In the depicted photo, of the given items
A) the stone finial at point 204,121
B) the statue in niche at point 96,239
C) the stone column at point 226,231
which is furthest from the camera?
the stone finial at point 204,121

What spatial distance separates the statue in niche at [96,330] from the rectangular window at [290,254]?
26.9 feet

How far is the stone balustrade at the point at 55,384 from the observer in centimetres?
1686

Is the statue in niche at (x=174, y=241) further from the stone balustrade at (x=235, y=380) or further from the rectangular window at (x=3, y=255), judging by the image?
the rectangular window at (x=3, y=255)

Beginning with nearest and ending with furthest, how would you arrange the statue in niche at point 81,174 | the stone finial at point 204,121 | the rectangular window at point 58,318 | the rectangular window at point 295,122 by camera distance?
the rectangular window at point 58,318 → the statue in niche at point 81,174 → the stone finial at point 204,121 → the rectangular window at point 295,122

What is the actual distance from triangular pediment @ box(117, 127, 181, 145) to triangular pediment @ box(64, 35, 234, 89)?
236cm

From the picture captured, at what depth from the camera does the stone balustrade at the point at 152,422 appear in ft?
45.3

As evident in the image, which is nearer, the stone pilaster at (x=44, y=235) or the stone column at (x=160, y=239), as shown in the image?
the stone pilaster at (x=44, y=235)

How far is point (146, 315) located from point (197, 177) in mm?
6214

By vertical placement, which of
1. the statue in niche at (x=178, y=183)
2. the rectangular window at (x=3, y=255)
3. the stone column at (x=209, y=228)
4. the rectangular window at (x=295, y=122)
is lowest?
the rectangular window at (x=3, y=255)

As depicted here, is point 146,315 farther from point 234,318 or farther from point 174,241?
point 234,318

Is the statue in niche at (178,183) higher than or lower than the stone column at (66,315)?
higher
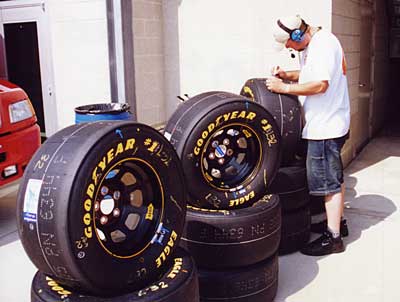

· · ·

* **EXERCISE TASK**: Find every line in the records above that contains the string "point", and copy each of those lines.

* **TASK SOLUTION**:
A) the stone finial at point 204,121
B) the statue in niche at point 96,239
C) the stone column at point 226,231
the stone finial at point 204,121
How far is the stone balustrade at the point at 55,384 from the observer in centimetres?
Beginning with nearest and ending with furthest, how would you arrange the statue in niche at point 81,174 | the stone finial at point 204,121 | the rectangular window at point 58,318 | the rectangular window at point 295,122 by camera distance?
the rectangular window at point 58,318 → the statue in niche at point 81,174 → the stone finial at point 204,121 → the rectangular window at point 295,122
From the picture captured, at what depth from the camera does the stone balustrade at the point at 152,422 appear in ft?
How far is point (146, 315) located from point (197, 177) in mm?
As depicted here, is point 146,315 farther from point 234,318 or farther from point 174,241?
point 234,318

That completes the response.